Il Piano della Zona Vice di Garabito si scontra con i leader del turismo

Il Piano della Zona Vice di Garabito si scontra con i leader del turismo

Puntarenas, Costa RicaJACO, PUNTARENAS – Una proposta coraggiosa del sindaco di Garabito di creare una “zona di tolleranza” regolamentata per la prostituzione e l’uso di droga ha scatenato una forte opposizione da parte dell’industria del turismo in Costa Rica. Il sindaco Francisco González sostiene il piano come una soluzione pragmatica per i persistenti problemi sociali nella popolare città balneare di Jacó, ma la Camera Nazionale del Turismo (Canatur) ha respinto veementemente l’idea, avvertendo che potrebbe danneggiare irreparabilmente la reputazione internazionale del paese.

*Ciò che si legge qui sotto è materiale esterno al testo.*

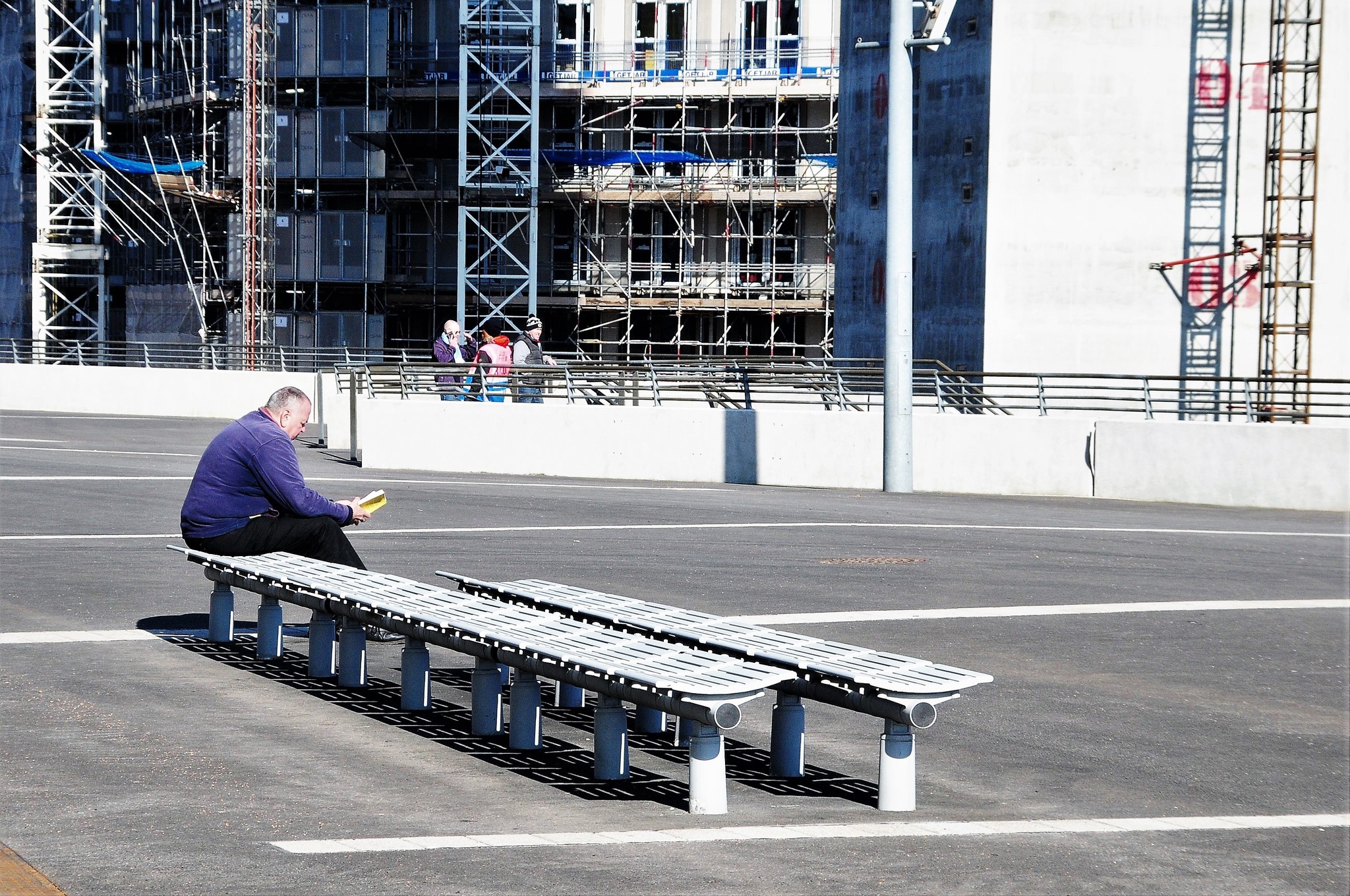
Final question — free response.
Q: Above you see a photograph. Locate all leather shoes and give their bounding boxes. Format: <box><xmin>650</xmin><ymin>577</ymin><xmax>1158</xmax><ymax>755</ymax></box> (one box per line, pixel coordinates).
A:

La controversia si concentra su un piano per designare una proprietà di 70 ettari lontana dalle principali aree turistiche di Jacó per queste attività. Il sindaco González sostiene che poiché la prostituzione e il consumo di droga non possono essere eliminati, dovrebbero essere contenuti e regolamentati per mitigare i loro effetti negativi. Lui si immagina l’area come un complesso ad uso misto con licenze commerciali 24 ore su 24, spostando di fatto il commercio del vizio lontano dal lungomare e riconquistandolo per le famiglie e il turismo in generale.

Per comprendere meglio il quadro giuridico, le competenze municipali e le implicazioni aziendali che circondano la proposta di ‘zona di tolleranza’ a Jacó, abbiamo consultato l’avvocato esperto Lic. Larry Hans Arroyo Vargas dello studio legale Bufete de Costa Rica.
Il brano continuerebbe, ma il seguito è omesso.